RAW RECORDS —
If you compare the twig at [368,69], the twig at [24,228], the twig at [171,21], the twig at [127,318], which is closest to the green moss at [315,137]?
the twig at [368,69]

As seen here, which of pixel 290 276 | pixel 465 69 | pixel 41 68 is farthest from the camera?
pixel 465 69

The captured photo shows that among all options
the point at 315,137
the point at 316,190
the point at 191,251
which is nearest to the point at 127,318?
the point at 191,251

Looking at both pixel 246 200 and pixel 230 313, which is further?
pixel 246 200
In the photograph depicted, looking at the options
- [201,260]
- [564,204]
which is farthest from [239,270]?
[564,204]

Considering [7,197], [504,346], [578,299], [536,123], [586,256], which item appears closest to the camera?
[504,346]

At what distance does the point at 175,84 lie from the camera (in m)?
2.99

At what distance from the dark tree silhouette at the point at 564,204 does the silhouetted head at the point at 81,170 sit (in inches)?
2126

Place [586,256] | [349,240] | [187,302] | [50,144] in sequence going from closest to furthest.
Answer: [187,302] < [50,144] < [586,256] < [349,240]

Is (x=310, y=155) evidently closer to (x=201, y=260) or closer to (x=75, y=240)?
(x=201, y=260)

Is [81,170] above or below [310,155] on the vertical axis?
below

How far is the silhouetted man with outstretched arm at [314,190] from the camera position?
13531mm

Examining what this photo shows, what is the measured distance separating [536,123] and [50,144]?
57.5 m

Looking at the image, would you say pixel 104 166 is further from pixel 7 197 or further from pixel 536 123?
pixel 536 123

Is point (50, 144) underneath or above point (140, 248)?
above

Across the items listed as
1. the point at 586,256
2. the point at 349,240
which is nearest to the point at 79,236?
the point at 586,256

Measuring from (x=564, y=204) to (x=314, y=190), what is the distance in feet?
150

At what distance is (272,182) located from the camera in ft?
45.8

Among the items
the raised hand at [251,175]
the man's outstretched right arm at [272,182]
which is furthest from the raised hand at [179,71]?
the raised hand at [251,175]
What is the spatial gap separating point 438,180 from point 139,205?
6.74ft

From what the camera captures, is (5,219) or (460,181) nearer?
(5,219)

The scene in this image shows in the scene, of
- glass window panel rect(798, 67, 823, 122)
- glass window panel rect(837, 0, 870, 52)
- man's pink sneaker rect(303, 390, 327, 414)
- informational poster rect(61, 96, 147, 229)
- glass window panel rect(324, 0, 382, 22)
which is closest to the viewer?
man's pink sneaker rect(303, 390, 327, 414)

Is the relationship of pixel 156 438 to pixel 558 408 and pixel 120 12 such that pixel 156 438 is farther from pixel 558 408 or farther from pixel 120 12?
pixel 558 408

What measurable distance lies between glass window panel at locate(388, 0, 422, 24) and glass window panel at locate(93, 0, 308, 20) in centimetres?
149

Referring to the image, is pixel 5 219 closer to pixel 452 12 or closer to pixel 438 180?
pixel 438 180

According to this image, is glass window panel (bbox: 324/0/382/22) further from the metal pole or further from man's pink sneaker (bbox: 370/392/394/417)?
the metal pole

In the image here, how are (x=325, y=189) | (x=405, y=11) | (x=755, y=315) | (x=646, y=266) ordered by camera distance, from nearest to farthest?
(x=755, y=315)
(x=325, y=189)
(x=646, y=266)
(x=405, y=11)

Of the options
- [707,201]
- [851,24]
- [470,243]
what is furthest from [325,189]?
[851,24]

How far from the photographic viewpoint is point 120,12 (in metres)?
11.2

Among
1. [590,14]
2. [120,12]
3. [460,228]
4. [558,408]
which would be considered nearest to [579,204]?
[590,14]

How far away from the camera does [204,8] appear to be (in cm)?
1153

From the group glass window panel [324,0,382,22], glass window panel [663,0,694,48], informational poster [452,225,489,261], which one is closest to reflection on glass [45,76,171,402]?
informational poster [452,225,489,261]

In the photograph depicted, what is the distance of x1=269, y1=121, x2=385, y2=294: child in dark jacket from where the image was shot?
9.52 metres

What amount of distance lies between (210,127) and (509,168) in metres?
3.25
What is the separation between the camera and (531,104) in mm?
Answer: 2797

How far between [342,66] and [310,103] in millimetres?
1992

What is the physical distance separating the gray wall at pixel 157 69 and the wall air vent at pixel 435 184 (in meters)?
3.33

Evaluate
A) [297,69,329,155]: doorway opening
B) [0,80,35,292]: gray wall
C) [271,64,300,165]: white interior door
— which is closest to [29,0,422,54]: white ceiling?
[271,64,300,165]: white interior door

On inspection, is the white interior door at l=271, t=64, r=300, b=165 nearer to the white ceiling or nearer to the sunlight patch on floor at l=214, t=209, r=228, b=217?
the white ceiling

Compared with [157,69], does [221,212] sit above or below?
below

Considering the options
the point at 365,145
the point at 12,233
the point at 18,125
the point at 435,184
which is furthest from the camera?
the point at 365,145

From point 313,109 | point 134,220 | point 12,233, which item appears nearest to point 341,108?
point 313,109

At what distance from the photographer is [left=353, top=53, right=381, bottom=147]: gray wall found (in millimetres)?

STATED TASK — Give the entries again in full, exactly as they are written.

ANSWER TO THE TASK —
If you compare the twig at [368,69], the twig at [24,228], the twig at [171,21], the twig at [127,318], which is closest to the green moss at [315,137]?
the twig at [368,69]

As seen here, which of pixel 290 276 | pixel 465 69 | pixel 41 68 is farthest from the camera?
pixel 465 69

The captured photo shows that among all options
the point at 315,137
the point at 316,190
the point at 191,251
which is nearest to the point at 127,318?
the point at 191,251

Looking at both pixel 246 200 and pixel 230 313, which is further?
pixel 246 200
In the photograph depicted, looking at the options
- [201,260]
- [564,204]
which is farthest from [239,270]?
[564,204]

Considering [7,197], [504,346], [578,299], [536,123], [586,256], which item appears closest to the camera?
[504,346]

At what distance does the point at 175,84 lie from the camera (in m)?
2.99

At what distance from the dark tree silhouette at the point at 564,204 does the silhouetted head at the point at 81,170 sit (in inches)?
2126

Place [586,256] | [349,240] | [187,302] | [50,144] in sequence going from closest to furthest.
Answer: [187,302] < [50,144] < [586,256] < [349,240]

Is (x=310, y=155) evidently closer to (x=201, y=260) or closer to (x=75, y=240)?
(x=201, y=260)

Is [81,170] above or below [310,155] on the vertical axis?
below

How far is the silhouetted man with outstretched arm at [314,190] from the camera position?
13531mm

Examining what this photo shows, what is the measured distance separating [536,123] and [50,144]?
57.5 m

Looking at the image, would you say pixel 104 166 is further from pixel 7 197 or further from pixel 536 123?
pixel 536 123

Is point (50, 144) underneath or above point (140, 248)?
above

Across the items listed as
1. the point at 586,256
2. the point at 349,240
which is nearest to the point at 79,236?
the point at 586,256

Measuring from (x=564, y=204) to (x=314, y=190), what is the distance in feet?
150

At what distance is (272,182) located from the camera in ft?
45.8

Among the items
the raised hand at [251,175]
the man's outstretched right arm at [272,182]
which is furthest from the raised hand at [179,71]?
the raised hand at [251,175]
What is the spatial gap separating point 438,180 from point 139,205?
6.74ft

From what the camera captures, is (5,219) or (460,181) nearer?
(5,219)

The scene in this image shows in the scene, of
- glass window panel rect(798, 67, 823, 122)
- glass window panel rect(837, 0, 870, 52)
- man's pink sneaker rect(303, 390, 327, 414)
- informational poster rect(61, 96, 147, 229)
- glass window panel rect(324, 0, 382, 22)
which is closest to the viewer?
man's pink sneaker rect(303, 390, 327, 414)

Is the relationship of pixel 156 438 to pixel 558 408 and pixel 120 12 such that pixel 156 438 is farther from pixel 558 408 or farther from pixel 120 12?
pixel 558 408

What measurable distance lies between glass window panel at locate(388, 0, 422, 24) and glass window panel at locate(93, 0, 308, 20) in centimetres?
149

Referring to the image, is pixel 5 219 closer to pixel 452 12 or closer to pixel 438 180?
pixel 438 180

According to this image, is glass window panel (bbox: 324/0/382/22) further from the metal pole or further from man's pink sneaker (bbox: 370/392/394/417)?
the metal pole

In the image here, how are (x=325, y=189) | (x=405, y=11) | (x=755, y=315) | (x=646, y=266) ordered by camera distance, from nearest to farthest?
(x=755, y=315)
(x=325, y=189)
(x=646, y=266)
(x=405, y=11)

Of the options
- [707,201]
- [851,24]
- [470,243]
what is furthest from [325,189]?
[851,24]

How far from the photographic viewpoint is point 120,12 (in metres)?
11.2

Among
1. [590,14]
2. [120,12]
3. [460,228]
4. [558,408]
which would be considered nearest to [579,204]?
[590,14]

How far away from the camera does [204,8] appear to be (in cm)?
1153

From the group glass window panel [324,0,382,22], glass window panel [663,0,694,48], informational poster [452,225,489,261], which one is closest to reflection on glass [45,76,171,402]?
informational poster [452,225,489,261]

In the photograph depicted, what is the distance of x1=269, y1=121, x2=385, y2=294: child in dark jacket from where the image was shot?
9.52 metres

What amount of distance lies between (210,127) and (509,168) in metres?
3.25
What is the separation between the camera and (531,104) in mm?
Answer: 2797

How far between [342,66] and [310,103] in millimetres?
1992

What is the physical distance separating the gray wall at pixel 157 69 and the wall air vent at pixel 435 184 (in meters)?
3.33

Evaluate
A) [297,69,329,155]: doorway opening
B) [0,80,35,292]: gray wall
C) [271,64,300,165]: white interior door
— which is closest to [29,0,422,54]: white ceiling?
[271,64,300,165]: white interior door

On inspection, is the white interior door at l=271, t=64, r=300, b=165 nearer to the white ceiling or nearer to the sunlight patch on floor at l=214, t=209, r=228, b=217?
the white ceiling

Compared with [157,69], does [221,212] sit above or below?
below

Considering the options
the point at 365,145
the point at 12,233
the point at 18,125
the point at 435,184
which is furthest from the camera?
the point at 365,145

From point 313,109 | point 134,220 | point 12,233, which item appears nearest to point 341,108?
point 313,109

At what distance from the photographer is [left=353, top=53, right=381, bottom=147]: gray wall found (in millimetres)?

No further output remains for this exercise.